■ Work to do:
1) According to the essay about becoming a Cleveland transplant, why did the author start meeting men from Cleveland? Answer in one to three sentences.
2) Write the next part of the essay about becoming a Cleveland transplant, starting after its final sentence.

A Transplant’s Tale

2015-01-28T11:31:39+00:00 June 11th, 2013|

By Anne Trubek.

Ten years ago, I was living in Oberlin, a college town 30 miles from Cleveland. I was newly divorced, and ready to start dating, but not anyone in my small, company town. So I met Cleveland men. And by meeting them, I got to know the city: the swanky cocktail bar on a deserted residential street, the sports bars where the still-LeBron’ed Cavs playoff games drowned out conversation, the lakeside parks, the always-a-table-free upscale restaurants. I fell in love. Not with any of the men, but with the city.

So I moved, three years later, to Shaker Heights, an inner-ring suburb famous for too many things (planned communities, integration, segregation, anti-Semitism, a large Jewish population) where the school district was both diverse and excellent. There I met other transplants who loved the city, too. It was our secret handshake, our source of bonding: you like it here, too. Who would have guessed living here would be so enjoyable? Most of my new friends were, like me, transplants, not from the area. Some ended up here for a job; others had married Clevelanders who had moved away in their twenties to find a spouse that they could carry back home when it was time to raise kids. We were a bit smug about our contentment with our accidental home. We felt no need to yell it to our friends and family from the coasts who could not understand how we had fallen so far, how we had ended up in Cleveland.

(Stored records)
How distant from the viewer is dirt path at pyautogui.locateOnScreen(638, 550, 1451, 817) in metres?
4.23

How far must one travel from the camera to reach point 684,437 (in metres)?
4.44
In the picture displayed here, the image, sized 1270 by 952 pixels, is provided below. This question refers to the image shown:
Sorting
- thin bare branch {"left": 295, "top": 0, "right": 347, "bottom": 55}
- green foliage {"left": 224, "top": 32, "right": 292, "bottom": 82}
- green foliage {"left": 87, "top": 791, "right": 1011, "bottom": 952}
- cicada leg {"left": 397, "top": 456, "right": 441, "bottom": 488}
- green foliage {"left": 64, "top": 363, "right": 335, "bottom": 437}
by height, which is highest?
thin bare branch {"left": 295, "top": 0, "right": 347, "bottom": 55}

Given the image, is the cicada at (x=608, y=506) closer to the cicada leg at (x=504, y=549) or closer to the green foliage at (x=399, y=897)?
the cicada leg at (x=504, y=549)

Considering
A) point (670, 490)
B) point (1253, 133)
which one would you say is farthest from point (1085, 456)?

■ Answers to the exercises:
1) The author was newly divorced and ready to start dating but did not want to date anyone in Oberlin, the small company town where the author lived. So the author met men from Cleveland instead.

2)
These days, the zeitgeist has changed. If before, you were a happy but passive contrarian, enjoying the “lifestyle” that cost-of-living, accessibility, great culture, and tight-knit neighborhoods afforded — now there is a bit more at stake. The mood in Cleveland (speaking from my white, liberal, professional vantage) is more proactive. No longer can you just sip your wine and chat about how nice it is here. The ethos has shifted to an activist one: you have to help out, pitch in, you have to do something. There is an emergent sense of civic obligation.

Why this shift? Why this pressure to help the city’s economic, educational, political and cultural life? Not because things are worse but because they are better. They are “turning around,” “revitalizing,” whatever term you prefer. The changes are tentative, slow and small-scale. Ohio City is suddenly packed on summer weekends. This odd neighborhood further on the west side, Gordon Square, hosts interesting events and new businesses weekly. Developers are starting new residential properties and restaurants in struggling neighborhoods. Twenty-somethings are snapping up apartments in the cavernous, windswept downtown.

But we have been here before — on the cusp of something interesting and vital — and we have seen it fail. This time, we sense that the stakes are too high, the promises too promising. This time, it cannot fail. So more people, whether individually or institutionally, are helping out those who are trying new things.

In and of themselves, the projects going on around town are not headline-making or striking. The things aren’t new, such as bars, developments or non-profits. But the ethos surrounding them is. It goes something like this: disinvestment, “this place sucks,” gave way to cheerleading, “this place rocks.” Cheerleading, though, is often passive and at its root, sentimental. It does not incite change. The mood of the day is more modal: “I should help out.”

This newfound sense of obligation, civic duty, if you will, is not starry-eyed. It comes out of fear of failure. It is anxious. If these risky acts flounder — well, then, crap. Yes, it is a positive moment; things are happening, but a complex one — we can’t screw this up. We feel compelled to participate.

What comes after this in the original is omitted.